[ИЗБРАННЫЙ ОТРЫВОК]:
«В кабинет Сталина вели три двери. Из всех трех, дабы предотвратить даже попытку к бегству, они и должны были войти по звонку Маленкова, председательствующего на заседании.
Достали оружие. Раздался звонок.
Из приемной в кабинет шагнули Батицкий с Зубом, из коридора — Баксов и Юферев, из комнаты отдыха — Жуков и Москаленко.
Во главе стола сидел Маленков, с одной стороны от него, за продольным столом, Хрущев, Булганин, другие члены Президиума.
С другой стороны ряд сидевших начинался с Берии. И одна из дверей находилась как раз у него за спиной.
Вот так дословно описывал тот момент сам Иван Григорьевич:
«Когда мы вошли, некоторые члены Президиума вскочили со своих мест, видимо, деталей осуществления ареста они не знали. Жуков тут же успокоил всех:
— Спокойно, товарищи! Садитесь.
И мы с трех сторон быстро подошли к Берии.
Когда все успокоились, Маленков сказал:
— Товарищи, я предлагаю еще раз рассмотреть вопрос о Берии.
То есть разговор до этого уже был. Все согласились. Тогда Маленков предложил:
— Он такой аферист, так опасен, что может наделать черт знает что. Поэтому я предлагаю арестовать его немедленно.
Все проголосовали «за».
Берия под пистолетом сидел неподвижно. У меня в руке был трофейный вальтер.
Я действительно отлично стрелял, и в этот момент рука моя не дрогнула бы.
После слов Маленкова Жуков скомандовал: — Встать! Следовать за нами».
С.
— Я расскажу вам ту историю, свидетелем которой частично был сам, а частично узнал от людей, участвовавших в ней. Итак, 26 июня 1953 года отец находился на даче. Я уехал раньше, где-то около восьми, и через час был, в Кремле у Б. Л. Ванникова. (Кабинет отца располагался в противоположном здании). В четыре часа дня мы должны были доложить отцу о подготовке к проведению ядерного взрыва. Нам предстояло обсудить, будет ли это подвешенная бомба или ракета. Собралось человек десять, в том числе И. В. Курчатов, и В. А. Махнеев, технический помощник отца. Мы сидели, сверяли документы, готовили иллюстративные материалы и т. д. Часов в двенадцать ко мне подходит сотрудник из секретариата Ванникова и приглашает к телефону: звонил дважды Герой Советского Союза Амет-Хан, испытывавший самолеты с моим оборудованием. «Серго, — кричал он в трубку, — я тебе одну страшную весть сообщу, но держись! Ваш дом окружен войсками, а твой отец, по всей вероятности, убит. Я уже выслал машину к кремлевским воротам, садись в нее и поезжай на аэродром. Я готов переправить тебя куда-нибудь, пока еще не поздно!..»

[СУТЬ ЗАДАНИЯ]:
• a. Ответьте на вопросы по отрывку об аресте Берии:
(i) Кто председательствовал на заседании?
(ii) Какое оружие было в руке у Ивана Григорьевича?
(iii) Какого числа 1953 года отец Серго находился на даче?
• b. Назовите всех, кто, согласно отрывку об аресте Берии, вошел в кабинет по звонку.
Строки, приведенные далее, с отрывком об аресте Берии никак не связаны.

[ПРИЛОЖЕННЫЕ СТРОКИ]:

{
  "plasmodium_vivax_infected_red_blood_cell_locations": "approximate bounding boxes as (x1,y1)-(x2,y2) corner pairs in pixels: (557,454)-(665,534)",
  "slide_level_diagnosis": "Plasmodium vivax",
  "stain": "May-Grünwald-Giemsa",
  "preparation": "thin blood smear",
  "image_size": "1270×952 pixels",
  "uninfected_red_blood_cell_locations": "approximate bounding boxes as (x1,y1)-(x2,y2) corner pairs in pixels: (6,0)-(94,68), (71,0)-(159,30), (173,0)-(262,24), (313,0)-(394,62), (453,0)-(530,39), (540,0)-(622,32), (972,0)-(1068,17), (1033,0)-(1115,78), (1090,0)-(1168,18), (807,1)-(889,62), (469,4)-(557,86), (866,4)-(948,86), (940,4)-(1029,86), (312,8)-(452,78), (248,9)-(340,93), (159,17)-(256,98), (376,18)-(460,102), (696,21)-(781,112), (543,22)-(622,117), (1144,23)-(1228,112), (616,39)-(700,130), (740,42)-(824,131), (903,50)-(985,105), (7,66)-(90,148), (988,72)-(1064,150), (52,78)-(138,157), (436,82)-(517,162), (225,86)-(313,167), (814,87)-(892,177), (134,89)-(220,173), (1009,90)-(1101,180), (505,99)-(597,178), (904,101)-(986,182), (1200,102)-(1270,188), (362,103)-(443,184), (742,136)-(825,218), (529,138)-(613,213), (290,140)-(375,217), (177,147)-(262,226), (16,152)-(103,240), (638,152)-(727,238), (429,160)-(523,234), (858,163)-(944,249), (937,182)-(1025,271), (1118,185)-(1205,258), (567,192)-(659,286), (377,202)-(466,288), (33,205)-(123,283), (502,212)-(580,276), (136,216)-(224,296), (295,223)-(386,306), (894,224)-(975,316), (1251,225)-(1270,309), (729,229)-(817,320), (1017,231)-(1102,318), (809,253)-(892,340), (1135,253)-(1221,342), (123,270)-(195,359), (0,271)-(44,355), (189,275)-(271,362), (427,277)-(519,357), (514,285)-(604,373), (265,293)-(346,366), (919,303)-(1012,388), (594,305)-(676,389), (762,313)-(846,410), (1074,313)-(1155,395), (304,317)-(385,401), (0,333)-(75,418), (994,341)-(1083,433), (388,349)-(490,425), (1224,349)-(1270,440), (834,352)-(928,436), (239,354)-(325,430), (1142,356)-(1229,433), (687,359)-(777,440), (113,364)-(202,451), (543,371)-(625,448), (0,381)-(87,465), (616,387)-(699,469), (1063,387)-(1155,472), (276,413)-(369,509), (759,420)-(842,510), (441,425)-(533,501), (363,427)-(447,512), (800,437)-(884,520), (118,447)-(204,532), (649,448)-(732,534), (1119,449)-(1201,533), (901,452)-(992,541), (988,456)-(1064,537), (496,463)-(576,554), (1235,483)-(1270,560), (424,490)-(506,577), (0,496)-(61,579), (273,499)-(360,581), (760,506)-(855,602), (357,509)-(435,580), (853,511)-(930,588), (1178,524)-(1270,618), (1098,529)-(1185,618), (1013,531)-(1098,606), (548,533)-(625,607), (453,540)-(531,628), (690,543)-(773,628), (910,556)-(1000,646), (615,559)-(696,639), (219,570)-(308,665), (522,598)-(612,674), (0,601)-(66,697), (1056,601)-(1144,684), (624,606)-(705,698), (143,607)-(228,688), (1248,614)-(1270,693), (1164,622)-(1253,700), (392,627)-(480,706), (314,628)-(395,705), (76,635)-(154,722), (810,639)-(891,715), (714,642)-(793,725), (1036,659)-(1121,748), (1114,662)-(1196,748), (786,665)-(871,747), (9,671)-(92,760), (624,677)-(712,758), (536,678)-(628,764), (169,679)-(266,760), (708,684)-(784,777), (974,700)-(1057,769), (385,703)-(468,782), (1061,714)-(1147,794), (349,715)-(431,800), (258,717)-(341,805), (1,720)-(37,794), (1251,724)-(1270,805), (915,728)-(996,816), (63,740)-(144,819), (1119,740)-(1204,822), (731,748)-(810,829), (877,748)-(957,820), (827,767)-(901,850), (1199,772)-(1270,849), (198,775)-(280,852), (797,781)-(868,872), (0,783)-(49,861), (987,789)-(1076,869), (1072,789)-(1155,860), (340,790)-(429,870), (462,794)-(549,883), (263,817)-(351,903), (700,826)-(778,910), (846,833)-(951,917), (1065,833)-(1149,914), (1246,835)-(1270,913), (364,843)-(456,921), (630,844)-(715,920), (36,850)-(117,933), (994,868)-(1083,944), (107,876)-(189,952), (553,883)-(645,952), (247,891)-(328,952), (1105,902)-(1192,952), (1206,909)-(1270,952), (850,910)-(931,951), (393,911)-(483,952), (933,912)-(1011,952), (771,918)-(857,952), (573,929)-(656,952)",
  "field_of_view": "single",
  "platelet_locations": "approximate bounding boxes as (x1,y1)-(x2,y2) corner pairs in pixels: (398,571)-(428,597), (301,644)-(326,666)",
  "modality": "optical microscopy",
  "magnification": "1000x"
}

[ОТВЕТЫ]:
• a.
(i) Маленков.
(ii) Трофейный вальтер.
(iii) 26 июня.

• b. Батицкий, Зуб, Баксов, Юферев, Жуков, Москаленко.